Saved entries:
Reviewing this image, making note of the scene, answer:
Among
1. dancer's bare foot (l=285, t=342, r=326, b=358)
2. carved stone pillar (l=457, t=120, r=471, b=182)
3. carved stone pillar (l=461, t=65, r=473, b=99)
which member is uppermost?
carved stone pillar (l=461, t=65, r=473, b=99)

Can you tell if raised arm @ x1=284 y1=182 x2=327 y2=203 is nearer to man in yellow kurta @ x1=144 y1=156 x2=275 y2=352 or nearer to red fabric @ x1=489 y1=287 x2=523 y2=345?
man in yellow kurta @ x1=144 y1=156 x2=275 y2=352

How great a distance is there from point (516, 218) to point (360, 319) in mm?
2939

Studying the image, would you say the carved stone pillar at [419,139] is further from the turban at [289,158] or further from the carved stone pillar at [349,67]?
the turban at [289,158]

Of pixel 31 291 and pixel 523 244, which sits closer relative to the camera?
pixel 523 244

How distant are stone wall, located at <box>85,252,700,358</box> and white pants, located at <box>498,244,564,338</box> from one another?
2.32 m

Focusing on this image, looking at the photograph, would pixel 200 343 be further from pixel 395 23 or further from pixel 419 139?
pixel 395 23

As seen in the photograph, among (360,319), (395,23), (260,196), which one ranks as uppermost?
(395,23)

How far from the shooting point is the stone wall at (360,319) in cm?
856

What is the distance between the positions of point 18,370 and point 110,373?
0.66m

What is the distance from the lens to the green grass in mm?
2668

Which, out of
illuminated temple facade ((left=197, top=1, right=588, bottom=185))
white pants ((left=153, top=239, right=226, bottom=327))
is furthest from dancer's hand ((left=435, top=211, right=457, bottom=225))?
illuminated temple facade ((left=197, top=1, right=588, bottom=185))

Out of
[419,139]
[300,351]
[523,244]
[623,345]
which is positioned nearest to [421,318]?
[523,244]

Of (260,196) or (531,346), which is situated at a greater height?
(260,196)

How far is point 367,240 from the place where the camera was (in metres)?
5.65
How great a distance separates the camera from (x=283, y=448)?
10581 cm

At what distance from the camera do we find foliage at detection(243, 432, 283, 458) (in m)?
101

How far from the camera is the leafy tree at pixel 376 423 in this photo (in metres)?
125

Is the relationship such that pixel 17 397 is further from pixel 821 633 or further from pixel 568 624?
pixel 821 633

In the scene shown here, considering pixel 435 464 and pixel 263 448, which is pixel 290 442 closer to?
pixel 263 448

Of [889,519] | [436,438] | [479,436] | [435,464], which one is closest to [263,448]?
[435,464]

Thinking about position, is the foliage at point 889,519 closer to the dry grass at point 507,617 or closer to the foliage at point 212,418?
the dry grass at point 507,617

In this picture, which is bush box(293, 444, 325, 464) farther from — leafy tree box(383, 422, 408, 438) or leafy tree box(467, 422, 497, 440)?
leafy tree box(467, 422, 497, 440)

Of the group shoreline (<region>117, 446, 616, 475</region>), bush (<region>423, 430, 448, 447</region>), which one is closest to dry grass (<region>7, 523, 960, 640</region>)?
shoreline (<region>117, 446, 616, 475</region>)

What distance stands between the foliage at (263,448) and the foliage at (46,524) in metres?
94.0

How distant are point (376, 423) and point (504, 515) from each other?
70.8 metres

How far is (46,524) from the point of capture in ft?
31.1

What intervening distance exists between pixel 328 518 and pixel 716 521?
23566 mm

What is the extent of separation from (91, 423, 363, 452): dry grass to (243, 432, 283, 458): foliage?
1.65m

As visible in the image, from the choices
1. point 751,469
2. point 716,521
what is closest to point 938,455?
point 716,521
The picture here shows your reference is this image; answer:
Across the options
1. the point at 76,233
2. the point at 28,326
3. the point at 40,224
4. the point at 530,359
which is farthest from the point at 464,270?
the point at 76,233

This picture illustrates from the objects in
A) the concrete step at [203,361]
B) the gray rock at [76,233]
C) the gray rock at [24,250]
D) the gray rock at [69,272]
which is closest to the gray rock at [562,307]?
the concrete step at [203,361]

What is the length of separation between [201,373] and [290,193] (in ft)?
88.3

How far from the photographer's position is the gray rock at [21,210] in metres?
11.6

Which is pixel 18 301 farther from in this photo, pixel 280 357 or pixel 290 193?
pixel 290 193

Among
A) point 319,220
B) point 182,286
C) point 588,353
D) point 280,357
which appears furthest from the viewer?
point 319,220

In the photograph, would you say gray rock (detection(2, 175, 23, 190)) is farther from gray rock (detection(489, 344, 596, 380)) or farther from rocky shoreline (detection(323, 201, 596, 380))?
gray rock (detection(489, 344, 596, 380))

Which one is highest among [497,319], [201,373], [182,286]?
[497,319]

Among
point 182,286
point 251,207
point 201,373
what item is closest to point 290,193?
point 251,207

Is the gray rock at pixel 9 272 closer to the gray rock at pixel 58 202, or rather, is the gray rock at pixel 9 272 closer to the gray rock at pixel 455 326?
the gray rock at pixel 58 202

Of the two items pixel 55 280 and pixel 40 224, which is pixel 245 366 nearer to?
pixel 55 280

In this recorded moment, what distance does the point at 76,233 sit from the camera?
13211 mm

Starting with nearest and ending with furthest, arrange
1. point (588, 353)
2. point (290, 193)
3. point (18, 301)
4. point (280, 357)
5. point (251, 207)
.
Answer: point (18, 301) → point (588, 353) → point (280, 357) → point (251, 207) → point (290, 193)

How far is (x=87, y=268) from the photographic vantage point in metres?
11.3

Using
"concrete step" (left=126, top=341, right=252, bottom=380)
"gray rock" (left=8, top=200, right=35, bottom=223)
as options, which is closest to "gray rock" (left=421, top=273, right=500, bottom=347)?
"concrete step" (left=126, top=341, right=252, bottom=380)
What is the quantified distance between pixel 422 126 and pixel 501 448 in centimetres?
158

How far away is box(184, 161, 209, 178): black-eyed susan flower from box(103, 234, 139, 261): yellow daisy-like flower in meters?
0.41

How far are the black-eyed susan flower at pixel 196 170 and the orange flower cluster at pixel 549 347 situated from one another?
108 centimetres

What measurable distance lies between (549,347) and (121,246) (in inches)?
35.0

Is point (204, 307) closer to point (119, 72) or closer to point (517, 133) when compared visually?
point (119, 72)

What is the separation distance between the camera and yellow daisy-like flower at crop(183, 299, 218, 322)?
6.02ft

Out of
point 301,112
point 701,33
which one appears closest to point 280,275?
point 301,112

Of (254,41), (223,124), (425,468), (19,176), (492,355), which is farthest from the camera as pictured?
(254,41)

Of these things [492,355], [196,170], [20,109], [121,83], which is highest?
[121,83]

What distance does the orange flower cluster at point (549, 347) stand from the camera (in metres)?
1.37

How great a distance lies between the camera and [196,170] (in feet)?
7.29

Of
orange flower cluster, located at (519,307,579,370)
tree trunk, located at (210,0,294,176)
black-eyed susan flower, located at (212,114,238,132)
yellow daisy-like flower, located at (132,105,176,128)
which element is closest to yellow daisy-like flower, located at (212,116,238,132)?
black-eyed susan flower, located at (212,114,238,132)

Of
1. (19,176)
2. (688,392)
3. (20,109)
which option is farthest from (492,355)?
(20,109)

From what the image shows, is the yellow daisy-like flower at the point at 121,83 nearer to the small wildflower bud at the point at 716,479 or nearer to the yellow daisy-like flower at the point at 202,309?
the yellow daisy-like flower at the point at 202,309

### TASK DIRECTIONS
Please count the lines in the rows above that contain the word "highest". Reply with that number alone.

### ANSWER TO THIS EXERCISE
2